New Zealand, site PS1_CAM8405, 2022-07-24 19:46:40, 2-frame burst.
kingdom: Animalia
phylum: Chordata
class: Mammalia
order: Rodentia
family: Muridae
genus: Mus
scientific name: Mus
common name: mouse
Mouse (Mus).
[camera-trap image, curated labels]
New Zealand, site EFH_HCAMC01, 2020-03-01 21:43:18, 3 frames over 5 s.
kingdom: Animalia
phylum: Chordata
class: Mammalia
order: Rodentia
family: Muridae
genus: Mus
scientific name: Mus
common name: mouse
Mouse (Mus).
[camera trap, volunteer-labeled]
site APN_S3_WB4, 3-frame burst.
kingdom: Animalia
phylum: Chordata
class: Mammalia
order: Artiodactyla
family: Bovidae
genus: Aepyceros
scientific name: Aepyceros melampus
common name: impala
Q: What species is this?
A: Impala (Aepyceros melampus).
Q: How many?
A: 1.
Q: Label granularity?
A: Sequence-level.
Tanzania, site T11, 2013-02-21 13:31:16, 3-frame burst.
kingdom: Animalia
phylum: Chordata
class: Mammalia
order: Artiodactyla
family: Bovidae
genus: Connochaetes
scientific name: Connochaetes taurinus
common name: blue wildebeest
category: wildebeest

•••

**To do**
What you return must be the entries, given again word for word.

**Your response**
New Zealand, site PS1_CAM8405, 2022-07-24 19:46:40, 2-frame burst.
kingdom: Animalia
phylum: Chordata
class: Mammalia
order: Rodentia
family: Muridae
genus: Mus
scientific name: Mus
common name: mouse
Mouse (Mus).
[camera-trap image, curated labels]
New Zealand, site EFH_HCAMC01, 2020-03-01 21:43:18, 3 frames over 5 s.
kingdom: Animalia
phylum: Chordata
class: Mammalia
order: Rodentia
family: Muridae
genus: Mus
scientific name: Mus
common name: mouse
Mouse (Mus).
[camera trap, volunteer-labeled]
site APN_S3_WB4, 3-frame burst.
kingdom: Animalia
phylum: Chordata
class: Mammalia
order: Artiodactyla
family: Bovidae
genus: Aepyceros
scientific name: Aepyceros melampus
common name: impala
Q: What species is this?
A: Impala (Aepyceros melampus).
Q: How many?
A: 1.
Q: Label granularity?
A: Sequence-level.
Tanzania, site T11, 2013-02-21 13:31:16, 3-frame burst.
kingdom: Animalia
phylum: Chordata
class: Mammalia
order: Artiodactyla
family: Bovidae
genus: Connochaetes
scientific name: Connochaetes taurinus
common name: blue wildebeest
category: wildebeest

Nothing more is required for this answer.